### DATASET EXTRACT ###
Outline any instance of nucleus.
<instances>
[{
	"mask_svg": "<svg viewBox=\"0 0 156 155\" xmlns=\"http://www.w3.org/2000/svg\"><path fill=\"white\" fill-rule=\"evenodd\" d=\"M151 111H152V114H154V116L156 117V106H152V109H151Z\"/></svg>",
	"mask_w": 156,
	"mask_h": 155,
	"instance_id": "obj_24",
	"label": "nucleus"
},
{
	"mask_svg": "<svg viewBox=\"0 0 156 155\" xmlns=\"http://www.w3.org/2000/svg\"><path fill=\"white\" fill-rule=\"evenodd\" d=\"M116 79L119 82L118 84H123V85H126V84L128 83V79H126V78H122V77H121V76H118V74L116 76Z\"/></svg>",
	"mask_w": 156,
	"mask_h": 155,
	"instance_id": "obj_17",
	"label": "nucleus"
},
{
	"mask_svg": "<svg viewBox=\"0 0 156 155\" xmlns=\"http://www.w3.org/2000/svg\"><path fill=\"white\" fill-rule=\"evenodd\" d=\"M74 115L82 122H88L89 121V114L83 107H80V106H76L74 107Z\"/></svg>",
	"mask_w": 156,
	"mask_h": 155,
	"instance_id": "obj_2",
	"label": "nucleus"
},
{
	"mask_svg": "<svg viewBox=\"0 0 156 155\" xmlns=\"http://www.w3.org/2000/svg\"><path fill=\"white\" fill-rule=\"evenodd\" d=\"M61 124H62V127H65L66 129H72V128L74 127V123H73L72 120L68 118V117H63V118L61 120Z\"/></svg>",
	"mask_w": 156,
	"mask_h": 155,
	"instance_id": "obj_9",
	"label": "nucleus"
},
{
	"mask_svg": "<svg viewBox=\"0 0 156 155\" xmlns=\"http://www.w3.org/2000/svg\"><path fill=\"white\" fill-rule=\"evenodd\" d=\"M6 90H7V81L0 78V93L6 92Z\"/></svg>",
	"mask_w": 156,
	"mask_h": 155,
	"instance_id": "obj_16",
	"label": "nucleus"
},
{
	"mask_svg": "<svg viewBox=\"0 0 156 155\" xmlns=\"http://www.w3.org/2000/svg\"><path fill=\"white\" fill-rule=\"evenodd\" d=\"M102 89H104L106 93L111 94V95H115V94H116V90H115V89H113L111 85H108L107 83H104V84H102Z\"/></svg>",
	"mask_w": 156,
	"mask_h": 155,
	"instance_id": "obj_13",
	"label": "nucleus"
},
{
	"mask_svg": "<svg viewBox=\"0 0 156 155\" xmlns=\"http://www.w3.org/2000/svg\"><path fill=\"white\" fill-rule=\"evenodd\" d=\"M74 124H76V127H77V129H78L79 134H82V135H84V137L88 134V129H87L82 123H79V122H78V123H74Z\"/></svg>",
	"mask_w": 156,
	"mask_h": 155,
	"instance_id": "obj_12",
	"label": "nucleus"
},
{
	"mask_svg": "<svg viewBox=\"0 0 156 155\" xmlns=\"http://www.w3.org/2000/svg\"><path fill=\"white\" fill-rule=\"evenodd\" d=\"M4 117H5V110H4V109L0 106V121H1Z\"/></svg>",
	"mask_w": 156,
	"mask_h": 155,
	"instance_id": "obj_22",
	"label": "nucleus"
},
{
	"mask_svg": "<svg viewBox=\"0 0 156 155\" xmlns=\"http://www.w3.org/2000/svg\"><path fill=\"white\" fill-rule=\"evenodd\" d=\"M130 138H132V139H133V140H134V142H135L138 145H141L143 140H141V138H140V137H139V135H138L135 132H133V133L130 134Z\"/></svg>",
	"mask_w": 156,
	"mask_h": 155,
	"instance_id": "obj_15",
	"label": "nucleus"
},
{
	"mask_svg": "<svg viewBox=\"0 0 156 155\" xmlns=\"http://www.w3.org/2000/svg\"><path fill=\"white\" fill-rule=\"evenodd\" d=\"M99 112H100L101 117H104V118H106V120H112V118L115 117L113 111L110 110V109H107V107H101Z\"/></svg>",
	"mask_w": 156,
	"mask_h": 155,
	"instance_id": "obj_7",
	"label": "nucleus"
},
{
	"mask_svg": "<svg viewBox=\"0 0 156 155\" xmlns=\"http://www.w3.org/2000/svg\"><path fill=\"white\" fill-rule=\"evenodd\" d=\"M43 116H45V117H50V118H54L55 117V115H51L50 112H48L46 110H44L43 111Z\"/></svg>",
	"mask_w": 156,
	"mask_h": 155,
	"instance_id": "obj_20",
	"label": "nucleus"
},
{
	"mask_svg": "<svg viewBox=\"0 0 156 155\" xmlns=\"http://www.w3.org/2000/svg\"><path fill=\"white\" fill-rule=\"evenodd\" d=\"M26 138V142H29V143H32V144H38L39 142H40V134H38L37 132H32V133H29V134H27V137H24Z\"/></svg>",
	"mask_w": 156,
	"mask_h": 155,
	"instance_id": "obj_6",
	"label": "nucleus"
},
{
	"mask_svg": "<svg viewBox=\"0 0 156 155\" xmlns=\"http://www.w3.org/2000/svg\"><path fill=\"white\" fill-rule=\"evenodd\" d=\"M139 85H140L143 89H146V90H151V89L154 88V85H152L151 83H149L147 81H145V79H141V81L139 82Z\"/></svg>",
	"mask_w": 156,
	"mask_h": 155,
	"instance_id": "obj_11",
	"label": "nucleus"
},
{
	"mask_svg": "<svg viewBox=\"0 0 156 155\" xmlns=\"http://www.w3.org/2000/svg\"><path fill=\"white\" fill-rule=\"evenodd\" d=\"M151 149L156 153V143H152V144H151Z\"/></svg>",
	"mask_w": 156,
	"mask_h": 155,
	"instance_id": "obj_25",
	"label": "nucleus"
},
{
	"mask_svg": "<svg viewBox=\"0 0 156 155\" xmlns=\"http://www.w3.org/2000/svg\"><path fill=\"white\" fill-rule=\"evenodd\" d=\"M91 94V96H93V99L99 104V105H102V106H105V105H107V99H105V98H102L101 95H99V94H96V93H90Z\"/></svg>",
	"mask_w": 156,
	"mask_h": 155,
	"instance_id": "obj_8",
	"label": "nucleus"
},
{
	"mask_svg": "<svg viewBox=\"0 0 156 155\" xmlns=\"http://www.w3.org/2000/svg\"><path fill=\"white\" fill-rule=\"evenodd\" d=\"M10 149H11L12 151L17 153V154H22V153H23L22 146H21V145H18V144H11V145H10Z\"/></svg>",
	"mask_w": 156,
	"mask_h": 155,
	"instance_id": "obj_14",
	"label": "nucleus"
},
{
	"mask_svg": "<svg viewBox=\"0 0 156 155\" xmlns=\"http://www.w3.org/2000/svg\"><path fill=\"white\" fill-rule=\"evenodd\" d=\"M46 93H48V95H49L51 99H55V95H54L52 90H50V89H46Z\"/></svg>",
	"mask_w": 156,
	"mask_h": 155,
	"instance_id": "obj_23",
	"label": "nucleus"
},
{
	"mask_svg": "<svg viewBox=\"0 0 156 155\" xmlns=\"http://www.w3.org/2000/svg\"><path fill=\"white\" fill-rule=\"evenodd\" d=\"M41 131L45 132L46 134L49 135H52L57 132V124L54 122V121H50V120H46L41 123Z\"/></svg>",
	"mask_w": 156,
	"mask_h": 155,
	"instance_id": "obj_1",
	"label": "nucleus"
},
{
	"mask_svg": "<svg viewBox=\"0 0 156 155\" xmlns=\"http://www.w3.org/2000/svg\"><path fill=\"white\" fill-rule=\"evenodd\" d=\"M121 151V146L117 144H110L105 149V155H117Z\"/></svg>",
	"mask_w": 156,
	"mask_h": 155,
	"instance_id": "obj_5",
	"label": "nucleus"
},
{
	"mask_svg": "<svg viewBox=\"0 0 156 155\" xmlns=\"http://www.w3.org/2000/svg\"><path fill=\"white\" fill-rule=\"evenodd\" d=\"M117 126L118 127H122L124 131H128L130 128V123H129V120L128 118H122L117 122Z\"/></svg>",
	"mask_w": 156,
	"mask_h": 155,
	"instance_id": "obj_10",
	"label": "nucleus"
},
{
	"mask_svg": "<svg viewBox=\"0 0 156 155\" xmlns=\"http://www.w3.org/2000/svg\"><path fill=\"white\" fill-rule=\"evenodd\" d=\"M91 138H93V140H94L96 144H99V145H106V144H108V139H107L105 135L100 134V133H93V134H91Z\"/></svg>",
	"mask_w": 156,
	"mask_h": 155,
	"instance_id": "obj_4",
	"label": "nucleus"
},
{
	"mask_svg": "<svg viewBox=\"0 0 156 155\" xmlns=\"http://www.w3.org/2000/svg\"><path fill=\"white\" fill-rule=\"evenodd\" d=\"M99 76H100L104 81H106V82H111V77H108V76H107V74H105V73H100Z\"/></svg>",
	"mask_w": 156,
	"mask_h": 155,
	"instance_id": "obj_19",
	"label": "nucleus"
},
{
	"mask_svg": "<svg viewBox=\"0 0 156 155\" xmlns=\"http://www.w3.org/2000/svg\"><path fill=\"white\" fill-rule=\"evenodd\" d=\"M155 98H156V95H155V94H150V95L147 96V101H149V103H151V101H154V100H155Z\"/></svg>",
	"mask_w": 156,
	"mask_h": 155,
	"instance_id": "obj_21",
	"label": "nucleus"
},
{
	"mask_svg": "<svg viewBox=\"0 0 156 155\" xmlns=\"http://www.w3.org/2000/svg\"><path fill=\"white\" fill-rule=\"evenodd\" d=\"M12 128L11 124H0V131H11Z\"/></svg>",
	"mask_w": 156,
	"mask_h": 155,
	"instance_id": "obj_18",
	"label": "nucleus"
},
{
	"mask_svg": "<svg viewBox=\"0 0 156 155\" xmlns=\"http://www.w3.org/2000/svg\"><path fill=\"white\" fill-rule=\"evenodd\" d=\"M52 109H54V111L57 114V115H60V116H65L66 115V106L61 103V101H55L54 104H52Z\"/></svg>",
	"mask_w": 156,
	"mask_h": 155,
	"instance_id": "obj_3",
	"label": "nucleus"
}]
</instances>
###
_GIVEN INSTRUCTION_
Rewrite the rows from the start through the line containing "124H76V127H77V129H78L79 134H82V135H84V137L88 134V129H87L82", swapping "nucleus" for "mitochondrion" and leaving everything else unchanged.

_RESULT FOR THIS TASK_
Outline any instance of mitochondrion.
<instances>
[{
	"mask_svg": "<svg viewBox=\"0 0 156 155\" xmlns=\"http://www.w3.org/2000/svg\"><path fill=\"white\" fill-rule=\"evenodd\" d=\"M151 111H152V114H154V116L156 117V106H152V109H151Z\"/></svg>",
	"mask_w": 156,
	"mask_h": 155,
	"instance_id": "obj_24",
	"label": "mitochondrion"
},
{
	"mask_svg": "<svg viewBox=\"0 0 156 155\" xmlns=\"http://www.w3.org/2000/svg\"><path fill=\"white\" fill-rule=\"evenodd\" d=\"M116 79L119 82L118 84H123V85H126V84L128 83V79H126V78H122V77H121V76H118V74L116 76Z\"/></svg>",
	"mask_w": 156,
	"mask_h": 155,
	"instance_id": "obj_17",
	"label": "mitochondrion"
},
{
	"mask_svg": "<svg viewBox=\"0 0 156 155\" xmlns=\"http://www.w3.org/2000/svg\"><path fill=\"white\" fill-rule=\"evenodd\" d=\"M74 115L82 122H88L89 121V114L83 107H80V106H76L74 107Z\"/></svg>",
	"mask_w": 156,
	"mask_h": 155,
	"instance_id": "obj_2",
	"label": "mitochondrion"
},
{
	"mask_svg": "<svg viewBox=\"0 0 156 155\" xmlns=\"http://www.w3.org/2000/svg\"><path fill=\"white\" fill-rule=\"evenodd\" d=\"M61 124H62V127H65L66 129H72V128L74 127V123H73L72 120L68 118V117H63V118L61 120Z\"/></svg>",
	"mask_w": 156,
	"mask_h": 155,
	"instance_id": "obj_9",
	"label": "mitochondrion"
},
{
	"mask_svg": "<svg viewBox=\"0 0 156 155\" xmlns=\"http://www.w3.org/2000/svg\"><path fill=\"white\" fill-rule=\"evenodd\" d=\"M6 90H7V81L0 78V93L6 92Z\"/></svg>",
	"mask_w": 156,
	"mask_h": 155,
	"instance_id": "obj_16",
	"label": "mitochondrion"
},
{
	"mask_svg": "<svg viewBox=\"0 0 156 155\" xmlns=\"http://www.w3.org/2000/svg\"><path fill=\"white\" fill-rule=\"evenodd\" d=\"M102 89H104L106 93L111 94V95H115V94H116V90H115V89H113L111 85H108L107 83H104V84H102Z\"/></svg>",
	"mask_w": 156,
	"mask_h": 155,
	"instance_id": "obj_13",
	"label": "mitochondrion"
},
{
	"mask_svg": "<svg viewBox=\"0 0 156 155\" xmlns=\"http://www.w3.org/2000/svg\"><path fill=\"white\" fill-rule=\"evenodd\" d=\"M74 124H76V127H77V129H78L79 134H82V135H84V137L88 134V129H87L82 123H79V122H78V123H74Z\"/></svg>",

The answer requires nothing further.